Jaffe, an American painter long based in Paris, is getting more crafty and quirky in her maturity. What kind of fool would hobble a painting such as Bruit d'ete (Summer Noise) with colored rectangles locked smack-dab in every corner? Then plop a black square with a circumscribed purple rectangle and toss in a few jaunty trapezoids? Doesn't that Pepto-Bismol-pink open-sided square drown us in too much orthogonality? I marvel at how this incongruous melange resists imploding into a stolid mess, and instead performs an up-to-date techno tango for us. Jaffe hones her spectrum of unexpected couplings, smoothing them to flinty congruency, without nonsense, bravura or fat.
If the defining characteristic of modernist color is its unimpeded freedom to create movement across a canvas, then Jaffe may be the most skilled colorist at work today. It is the color within her forms that propels us--from the quiet of a dead blue to a soaring fuschia to benign pearly gray--and then an acid bite of kumquat. She has told me that she wants each complex, refined, unnameable color to "have specific emotional meaning." The chromatically precise colors let our eyes lurch over the surface, sometimes rushing, sometimes lingering.
These works reveal their stories without words. Only the eye can unravel their inner logic. The pun of off-primrose to a neighboring whitened ocher, or the bizarre dialogue between a silly squiggle and a sober rectangle become treasures to be discovered and savored on a purely visual level.
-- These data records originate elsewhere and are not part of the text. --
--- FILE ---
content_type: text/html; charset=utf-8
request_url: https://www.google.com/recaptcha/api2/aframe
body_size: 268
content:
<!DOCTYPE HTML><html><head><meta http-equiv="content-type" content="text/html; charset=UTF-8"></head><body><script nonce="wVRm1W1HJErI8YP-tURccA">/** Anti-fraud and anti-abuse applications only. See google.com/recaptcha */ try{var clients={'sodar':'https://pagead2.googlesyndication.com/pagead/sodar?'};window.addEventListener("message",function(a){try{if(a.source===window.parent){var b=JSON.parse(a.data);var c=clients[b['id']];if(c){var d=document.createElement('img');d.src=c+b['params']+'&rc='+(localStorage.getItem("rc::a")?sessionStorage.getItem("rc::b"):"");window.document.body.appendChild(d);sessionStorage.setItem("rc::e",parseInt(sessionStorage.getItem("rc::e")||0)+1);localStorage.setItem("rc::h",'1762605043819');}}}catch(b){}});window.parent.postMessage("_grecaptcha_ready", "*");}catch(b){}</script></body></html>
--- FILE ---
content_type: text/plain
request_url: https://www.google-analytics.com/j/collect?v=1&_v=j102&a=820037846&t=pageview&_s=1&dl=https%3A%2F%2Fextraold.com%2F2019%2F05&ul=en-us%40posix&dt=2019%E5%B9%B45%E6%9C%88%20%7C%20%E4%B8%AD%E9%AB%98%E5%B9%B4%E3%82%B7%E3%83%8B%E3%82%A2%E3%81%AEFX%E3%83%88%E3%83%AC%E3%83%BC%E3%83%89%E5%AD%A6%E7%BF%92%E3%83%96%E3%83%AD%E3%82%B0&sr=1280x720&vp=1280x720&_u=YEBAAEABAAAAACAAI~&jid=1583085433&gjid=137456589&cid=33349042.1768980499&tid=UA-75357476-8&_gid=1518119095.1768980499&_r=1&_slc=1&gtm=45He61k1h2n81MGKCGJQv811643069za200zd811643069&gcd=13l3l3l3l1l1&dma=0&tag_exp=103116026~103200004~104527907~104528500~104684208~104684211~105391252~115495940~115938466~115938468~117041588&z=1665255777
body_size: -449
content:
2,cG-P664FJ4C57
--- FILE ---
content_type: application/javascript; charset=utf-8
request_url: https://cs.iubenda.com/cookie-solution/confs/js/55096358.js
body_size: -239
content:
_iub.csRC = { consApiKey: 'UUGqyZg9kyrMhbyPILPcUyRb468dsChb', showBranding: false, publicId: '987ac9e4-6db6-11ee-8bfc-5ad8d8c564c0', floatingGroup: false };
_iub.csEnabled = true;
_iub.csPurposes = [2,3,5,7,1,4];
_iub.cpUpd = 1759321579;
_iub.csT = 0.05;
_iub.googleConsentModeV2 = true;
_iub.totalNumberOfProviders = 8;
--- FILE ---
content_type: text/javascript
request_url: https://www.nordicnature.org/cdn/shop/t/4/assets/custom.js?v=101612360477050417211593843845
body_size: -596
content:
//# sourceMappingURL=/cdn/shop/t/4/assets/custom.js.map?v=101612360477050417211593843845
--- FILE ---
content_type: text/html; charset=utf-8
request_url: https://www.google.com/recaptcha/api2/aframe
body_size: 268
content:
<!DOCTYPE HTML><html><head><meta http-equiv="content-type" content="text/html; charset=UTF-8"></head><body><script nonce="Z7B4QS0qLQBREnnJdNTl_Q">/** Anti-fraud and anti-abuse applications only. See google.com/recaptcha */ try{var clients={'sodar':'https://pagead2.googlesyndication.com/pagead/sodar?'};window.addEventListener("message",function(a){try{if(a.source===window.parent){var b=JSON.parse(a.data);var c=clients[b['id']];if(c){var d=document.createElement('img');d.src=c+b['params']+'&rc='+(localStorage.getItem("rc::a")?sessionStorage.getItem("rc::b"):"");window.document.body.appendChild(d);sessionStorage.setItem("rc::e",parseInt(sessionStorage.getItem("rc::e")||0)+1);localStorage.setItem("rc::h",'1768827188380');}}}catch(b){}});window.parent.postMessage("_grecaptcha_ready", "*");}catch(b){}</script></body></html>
Other artists have always appreciated and championed Jaffe's work. They know how hard it is to appear so effortless, how well she conceals her intense reflection and labor in order to lead us into her idiosyncratic scatters of color and form. But every contour, edge and shade is tested, retested, considered and committed. Perhaps we fellow painters best understand the enormous risks she confronts at every turn, and quietly applaud her savoir faire. It is time for her reputation to escape the confines of the "painter's painter" label. Simply put, she is one of our finest painters working today, bar none.